Collection entries:
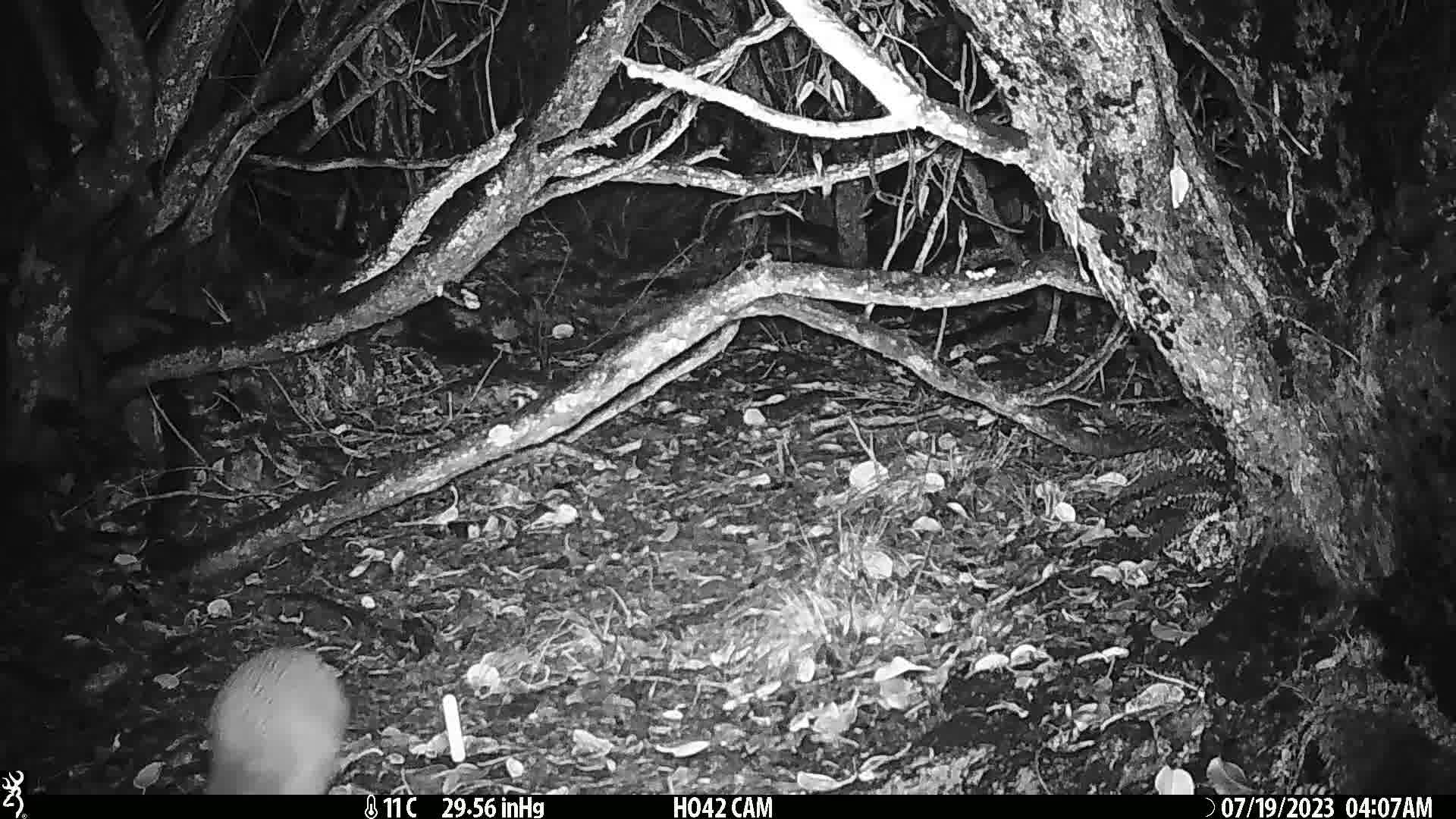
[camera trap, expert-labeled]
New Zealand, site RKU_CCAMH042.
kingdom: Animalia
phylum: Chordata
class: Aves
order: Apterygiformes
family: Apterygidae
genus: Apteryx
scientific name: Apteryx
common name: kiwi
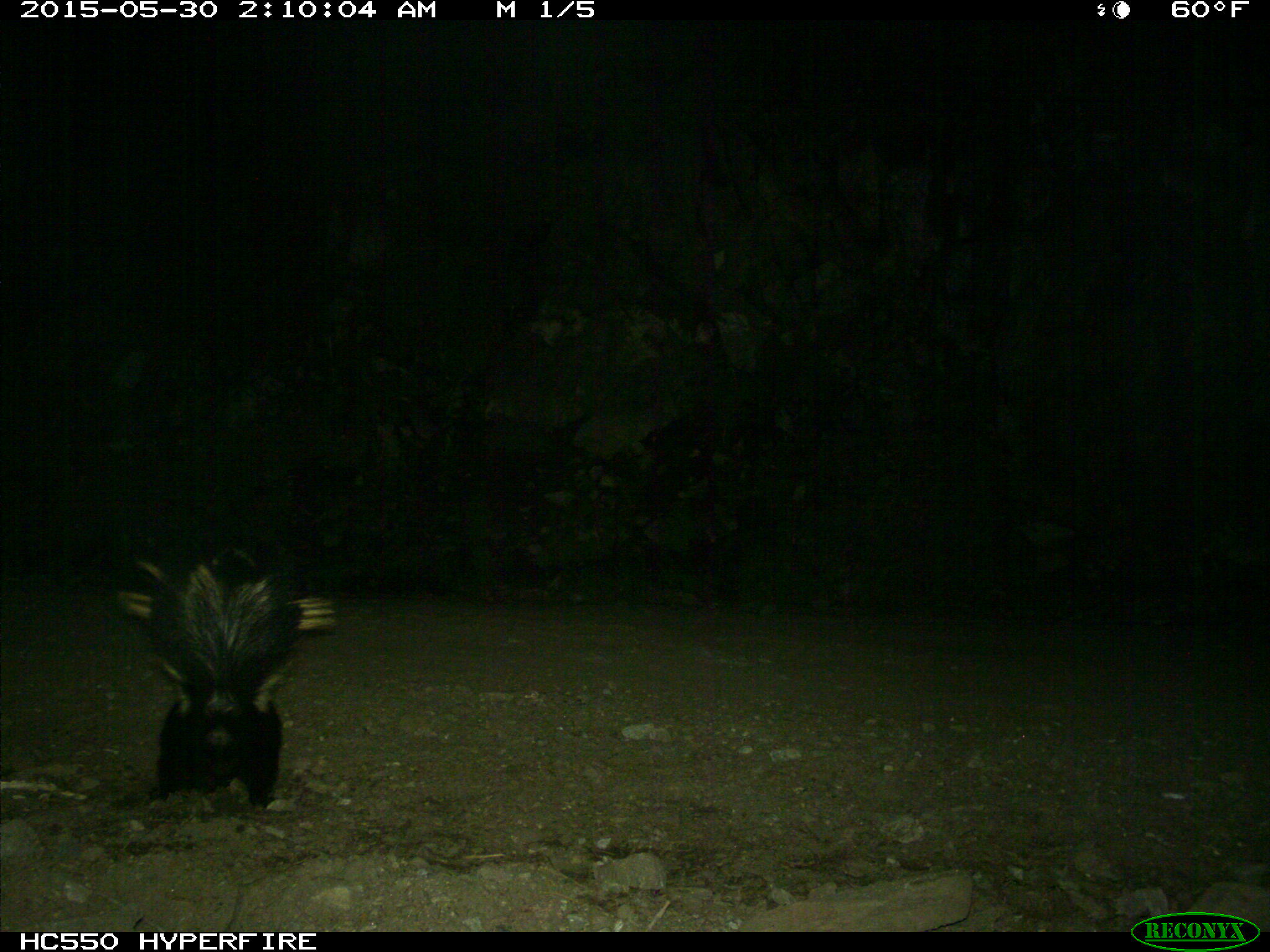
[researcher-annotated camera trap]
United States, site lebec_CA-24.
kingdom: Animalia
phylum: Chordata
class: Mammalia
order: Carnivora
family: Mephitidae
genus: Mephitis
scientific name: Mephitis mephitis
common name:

#### [Work order]
The data above must be copied exactly. Leave out the pictures.

#### [Task solution]
[camera trap, expert-labeled]
New Zealand, site RKU_CCAMH042.
kingdom: Animalia
phylum: Chordata
class: Aves
order: Apterygiformes
family: Apterygidae
genus: Apteryx
scientific name: Apteryx
common name: kiwi
[researcher-annotated camera trap]
United States, site lebec_CA-24.
kingdom: Animalia
phylum: Chordata
class: Mammalia
order: Carnivora
family: Mephitidae
genus: Mephitis
scientific name: Mephitis mephitis
common name:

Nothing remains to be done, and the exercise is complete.